╭─ Textauszug
Gesundheitliche Aspekte des Barfußgehens

Das Tragen von Schuhen hat im westlichen Kulturkreis das natürliche Laufen auf bloßen Fußsohlen weitgehend verdrängt. Das Resultat sind Fehlbildungen wie Senk-, Knick-, Spreiz- oder Plattfüße, die inzwischen durchaus als Volkskrankheit bezeichnet werden können. Sie entstehen, weil sich die Füße der starren, vom Schuhwerk vorgegebenen Form anpassen, die den natürlichen Bewegungsablauf verändert. Wenn Sie barfuß gehen, reagieren Ihre Füße ständig auf Unebenheiten im Boden und gleichen diese für den Haltungsapparat aus, um Verletzungen durch Umknicken oder Haltungsschäden zu vermeiden. Werden die Füße nicht mehr in dem Maße gefordert, bildet sich die Muskulatur zurück, die für die Wölbung an der Fußunterseite und den Halt des Fußes zuständig ist.
╰─
▶ _Aufgaben_
[A] Welche Fehlbildungen des Fußes führt der Text zum Barfußgehen als Folge des Schuhtragens an?
[B] Geben Sie aus dem Text zum Barfußgehen den Abschnitt zwischen "Das Tragen von" und "Fußes zuständig ist." wortgetreu wieder, beide Stellen eingeschlossen.
[C] Führen Sie den Text zum Barfußgehen im Anschluss an seinen letzten Satz fort.
╭─ Erfasste Angaben
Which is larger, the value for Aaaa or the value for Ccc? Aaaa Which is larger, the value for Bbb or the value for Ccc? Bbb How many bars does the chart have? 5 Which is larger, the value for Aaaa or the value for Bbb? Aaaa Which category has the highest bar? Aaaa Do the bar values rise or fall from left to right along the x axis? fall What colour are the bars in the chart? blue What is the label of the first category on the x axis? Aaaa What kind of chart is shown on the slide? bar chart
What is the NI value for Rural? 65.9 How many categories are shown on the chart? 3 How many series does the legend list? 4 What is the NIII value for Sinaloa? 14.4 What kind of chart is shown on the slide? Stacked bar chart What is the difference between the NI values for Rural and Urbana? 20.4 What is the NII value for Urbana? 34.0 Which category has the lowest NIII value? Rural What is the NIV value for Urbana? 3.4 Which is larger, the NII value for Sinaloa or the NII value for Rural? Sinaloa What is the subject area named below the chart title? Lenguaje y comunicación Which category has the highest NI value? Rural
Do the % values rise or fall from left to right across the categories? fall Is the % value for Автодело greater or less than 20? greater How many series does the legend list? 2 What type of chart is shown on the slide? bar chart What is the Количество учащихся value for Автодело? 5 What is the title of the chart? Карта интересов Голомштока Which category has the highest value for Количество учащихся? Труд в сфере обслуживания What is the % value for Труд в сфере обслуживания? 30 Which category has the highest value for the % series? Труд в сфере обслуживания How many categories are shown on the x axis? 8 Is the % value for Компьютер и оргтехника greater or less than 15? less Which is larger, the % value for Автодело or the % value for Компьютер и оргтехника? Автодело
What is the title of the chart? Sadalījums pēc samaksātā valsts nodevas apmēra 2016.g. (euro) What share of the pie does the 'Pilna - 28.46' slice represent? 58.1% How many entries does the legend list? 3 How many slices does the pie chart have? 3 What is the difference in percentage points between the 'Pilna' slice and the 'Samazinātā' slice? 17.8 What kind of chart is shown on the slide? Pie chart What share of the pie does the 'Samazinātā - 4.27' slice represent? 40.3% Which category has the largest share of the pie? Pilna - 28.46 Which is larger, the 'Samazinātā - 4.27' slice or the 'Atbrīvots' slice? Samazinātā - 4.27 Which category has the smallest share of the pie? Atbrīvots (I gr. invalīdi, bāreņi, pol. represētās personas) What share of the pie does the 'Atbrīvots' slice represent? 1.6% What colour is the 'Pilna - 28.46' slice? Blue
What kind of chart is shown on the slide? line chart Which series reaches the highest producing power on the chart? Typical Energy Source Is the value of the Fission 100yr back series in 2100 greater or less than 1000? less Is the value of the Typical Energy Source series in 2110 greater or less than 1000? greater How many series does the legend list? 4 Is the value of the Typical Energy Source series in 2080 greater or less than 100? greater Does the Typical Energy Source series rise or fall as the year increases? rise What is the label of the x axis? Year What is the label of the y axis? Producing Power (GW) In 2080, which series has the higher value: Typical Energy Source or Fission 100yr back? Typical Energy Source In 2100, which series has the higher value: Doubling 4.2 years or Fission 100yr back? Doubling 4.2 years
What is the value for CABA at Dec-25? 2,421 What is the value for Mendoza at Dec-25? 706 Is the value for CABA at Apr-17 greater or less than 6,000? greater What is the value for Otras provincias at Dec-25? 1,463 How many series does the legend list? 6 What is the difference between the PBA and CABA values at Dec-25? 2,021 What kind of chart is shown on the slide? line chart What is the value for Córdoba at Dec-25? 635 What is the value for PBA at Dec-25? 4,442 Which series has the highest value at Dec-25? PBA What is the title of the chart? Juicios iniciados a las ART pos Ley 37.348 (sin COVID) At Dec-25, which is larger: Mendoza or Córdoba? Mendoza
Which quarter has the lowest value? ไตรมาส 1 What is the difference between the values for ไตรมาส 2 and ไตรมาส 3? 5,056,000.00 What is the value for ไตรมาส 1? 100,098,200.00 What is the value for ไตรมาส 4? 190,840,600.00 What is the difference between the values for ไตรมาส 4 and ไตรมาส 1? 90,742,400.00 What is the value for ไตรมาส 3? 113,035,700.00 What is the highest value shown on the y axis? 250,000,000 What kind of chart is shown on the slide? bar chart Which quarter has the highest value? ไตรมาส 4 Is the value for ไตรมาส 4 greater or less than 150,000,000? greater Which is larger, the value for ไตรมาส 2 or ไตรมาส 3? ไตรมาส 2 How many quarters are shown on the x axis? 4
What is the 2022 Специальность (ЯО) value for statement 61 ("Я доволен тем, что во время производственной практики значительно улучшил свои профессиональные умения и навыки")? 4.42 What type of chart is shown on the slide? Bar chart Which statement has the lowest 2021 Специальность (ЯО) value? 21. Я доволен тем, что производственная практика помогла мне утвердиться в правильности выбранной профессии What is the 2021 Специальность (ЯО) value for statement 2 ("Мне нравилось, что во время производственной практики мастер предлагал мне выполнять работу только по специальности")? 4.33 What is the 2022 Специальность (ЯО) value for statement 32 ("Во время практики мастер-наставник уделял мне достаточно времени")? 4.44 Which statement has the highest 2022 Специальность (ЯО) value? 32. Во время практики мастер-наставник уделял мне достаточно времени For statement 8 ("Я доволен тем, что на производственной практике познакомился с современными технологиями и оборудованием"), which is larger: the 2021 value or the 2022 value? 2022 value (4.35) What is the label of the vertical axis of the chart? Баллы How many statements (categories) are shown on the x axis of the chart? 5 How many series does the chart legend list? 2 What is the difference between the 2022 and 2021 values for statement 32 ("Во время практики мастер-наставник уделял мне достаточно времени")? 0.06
╰─
▶ _Lösungen_
[A] Senk-, Knick-, Spreiz- oder Plattfüße.

[B]
Das Tragen von Schuhen hat im westlichen Kulturkreis das natürliche Laufen auf bloßen Fußsohlen weitgehend verdrängt. Das Resultat sind Fehlbildungen wie Senk-, Knick-, Spreiz- oder Plattfüße, die inzwischen durchaus als Volkskrankheit bezeichnet werden können. Sie entstehen, weil sich die Füße der starren, vom Schuhwerk vorgegebenen Form anpassen, die den natürlichen Bewegungsablauf verändert. Wenn Sie barfuß gehen, reagieren Ihre Füße ständig auf Unebenheiten im Boden und gleichen diese für den Haltungsapparat aus, um Verletzungen durch Umknicken oder Haltungsschäden zu vermeiden. Werden die Füße nicht mehr in dem Maße gefordert, bildet sich die Muskulatur zurück, die für die Wölbung an der Fußunterseite und den Halt des Fußes zuständig ist.

[C]
Doch nicht nur aus der Sicht von Orthopäden und Physiotherapeuten ist Barfußgehen empfehlenswert. Es gilt auch als wirksame Methode, um das Immunsystem und den Kreislauf zu stärken. Wenn Sie barfuß durch kaltes Wasser, Schnee oder einfach über einen kühlen Untergrund laufen, wird die Durchblutung der Füße angeregt – und dadurch auch der Kreislauf. Damit geht ein gewisser Abhärtungseffekt einher, der das Immunsystem stärkt, sodass diese Methode auch erfolgreich gegen häufige Erkältungen eingesetzt wird. Auch die bekannten Wasserkuren von Sebastian Kneipp machen sich diese Wirkung zunutze.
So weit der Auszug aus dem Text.